There is, however, something which I have been thinking about, and this post actually brought this out quite well. Especially the part where he says …
Making strategic decisions is fundamentally different from making operating decisions. Senior leadership uses gut feel, informed judgment, and vision to set direction. Managers at lower levels decide what projects to fund by describing the logic of how they will help carry out the strategy; this is where running the numbers is useful. ROI hurdles help identify the projects with the greatest potential return. They don’t address the big picture.
This is an interesting thought, if we take this forward. When we talk about vision, we are not talking about this quarter, or the next. We are, instead, talking about a process of reaching from point A to point B, whatever these points may be. Question is, if, in this process, some of the measures take a hit for a quarter or two, sort of giving up on some short term gains for more long terms gains, do these trade-offs actually come into the radar, or the intelligence dashboards of business leaders?

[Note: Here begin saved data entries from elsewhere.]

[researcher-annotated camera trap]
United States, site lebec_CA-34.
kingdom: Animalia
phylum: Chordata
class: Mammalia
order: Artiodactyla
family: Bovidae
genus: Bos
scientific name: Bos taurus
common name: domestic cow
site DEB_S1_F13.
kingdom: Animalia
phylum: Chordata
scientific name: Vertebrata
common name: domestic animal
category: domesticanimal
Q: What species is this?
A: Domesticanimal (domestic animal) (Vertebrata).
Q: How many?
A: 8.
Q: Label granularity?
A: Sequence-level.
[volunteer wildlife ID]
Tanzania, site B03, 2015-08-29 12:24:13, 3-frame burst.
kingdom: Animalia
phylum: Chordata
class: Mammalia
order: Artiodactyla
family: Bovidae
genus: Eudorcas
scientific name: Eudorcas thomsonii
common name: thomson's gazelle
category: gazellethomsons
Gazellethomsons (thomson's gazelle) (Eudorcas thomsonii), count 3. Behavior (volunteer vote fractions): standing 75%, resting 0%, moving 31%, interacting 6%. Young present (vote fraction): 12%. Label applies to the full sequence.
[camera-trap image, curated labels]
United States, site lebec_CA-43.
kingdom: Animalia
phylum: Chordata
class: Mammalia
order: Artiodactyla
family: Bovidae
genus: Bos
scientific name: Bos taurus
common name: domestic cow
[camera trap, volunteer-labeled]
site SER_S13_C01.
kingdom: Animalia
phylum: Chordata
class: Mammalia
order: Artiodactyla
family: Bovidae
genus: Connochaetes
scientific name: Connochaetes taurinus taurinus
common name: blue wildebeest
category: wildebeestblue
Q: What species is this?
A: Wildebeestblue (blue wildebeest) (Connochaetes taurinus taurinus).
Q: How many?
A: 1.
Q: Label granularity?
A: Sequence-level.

Consider this … There are a number of construction projects going on in Delhi these days, in preparation for Commonwealth Games, 2010. Now, these project sites are not a pretty site as of now, but by the time these are completed, its going to be a different picture altogether. Should one give up on a not so pretty near-term picture in order to attain a nicer picture in the long term?
In this context, lets look at training. Lets remember … training is usually work in progress. When people come out of a training, they have learnt some things, and they are yet to learn some things more, which is where the experience of applying the concepts of what they have learnt on the job comes into the picture. The first question, hence, is what is the point at which we should measure the ROI of training? Traditional means are feedback forms which participants to trainings fill out at the end of the training, when they have no idea how relevant the training has been, and how well it has equipped them to deliver work on the job. So does this mean that effectiveness should be measured at a later point? Here, the question that comes up is, what is the extent that operating improvements can be attributed to training, and to what extent can they be attributed to experience, on the job learning, or collaboration?
Lets look at it this way … you could train someone to swim … or, they could learn to swim by themselves once pushed into the deep end of the pool (with the lifeguard around, of course …). The person who was trained to swim wouldn’t be able to appreciate the effectiveness of the training because he never experienced the effort required in learning to swim on your own, while the other person never really got trained, so again, he is not the right person.